Menteri BUMN Erick Thohir pun tak kalah bermasalah. BUMN tambang besar seperti Antam, Timah, Bukit Asam, dan Inalum dikelola seolah kerajaan bisnis pribadi. Rakyat tidak merasakan sebutir pun hasil emasnya.

Data 2023–2024 malah menunjukkan: laba Antam turun 19,45%, Bukit Asam anjlok 96%, dan Inalum lebih sibuk membayar hutang dibanding membangun desa tambang.

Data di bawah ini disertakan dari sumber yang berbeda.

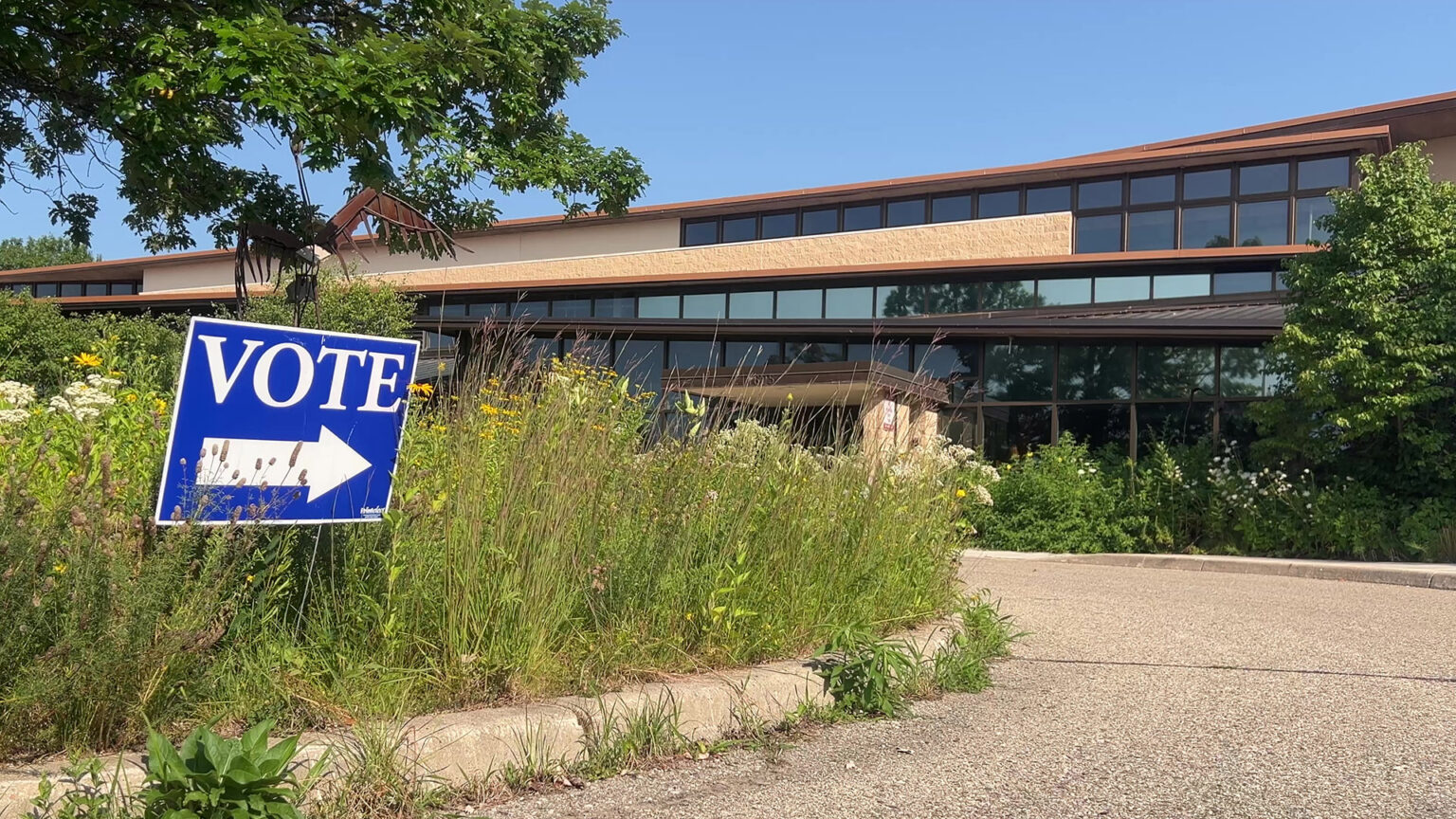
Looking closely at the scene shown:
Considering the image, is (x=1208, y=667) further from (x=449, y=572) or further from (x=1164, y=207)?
(x=1164, y=207)

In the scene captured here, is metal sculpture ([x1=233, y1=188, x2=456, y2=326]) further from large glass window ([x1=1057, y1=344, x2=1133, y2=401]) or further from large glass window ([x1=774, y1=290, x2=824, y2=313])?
large glass window ([x1=774, y1=290, x2=824, y2=313])

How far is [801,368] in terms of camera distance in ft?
64.0

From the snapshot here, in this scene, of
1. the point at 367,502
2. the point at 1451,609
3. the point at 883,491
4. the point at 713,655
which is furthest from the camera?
the point at 1451,609

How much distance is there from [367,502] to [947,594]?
3695 millimetres

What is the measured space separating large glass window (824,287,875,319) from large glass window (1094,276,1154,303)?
5.18 meters

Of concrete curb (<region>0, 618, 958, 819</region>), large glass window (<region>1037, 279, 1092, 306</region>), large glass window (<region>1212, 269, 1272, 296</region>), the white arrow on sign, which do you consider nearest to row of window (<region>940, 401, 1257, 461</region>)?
large glass window (<region>1037, 279, 1092, 306</region>)

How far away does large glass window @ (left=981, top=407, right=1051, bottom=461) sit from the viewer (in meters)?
20.0

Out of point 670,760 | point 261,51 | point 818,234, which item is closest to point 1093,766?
point 670,760

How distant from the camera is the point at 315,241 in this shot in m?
5.96

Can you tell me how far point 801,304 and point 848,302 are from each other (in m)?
1.20

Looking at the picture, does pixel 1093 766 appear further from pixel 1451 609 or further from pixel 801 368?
pixel 801 368

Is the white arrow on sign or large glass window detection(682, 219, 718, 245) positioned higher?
large glass window detection(682, 219, 718, 245)

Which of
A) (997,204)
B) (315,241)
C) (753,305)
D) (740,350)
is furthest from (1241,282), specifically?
(315,241)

BUMN yang seharusnya menjadi benteng Pasal 33 justru jadi sapi perah elite politik.

Haidar Alwi dan Jalan Koperasi Tambang.

Di tengah ironi ini, ada suara lantang yang berbeda: Haidar Alwi. Beliau bukan menteri, bukan konglomerat, bukan politisi partai. Beliau seorang cendekiawan, pengusaha, sekaligus pejuang sosial yang konsisten bicara soal koperasi tambang rakyat sebagai jalan emas untuk menebus dosa Pasal 33 UUD 1945 yang telah lama dikhianati.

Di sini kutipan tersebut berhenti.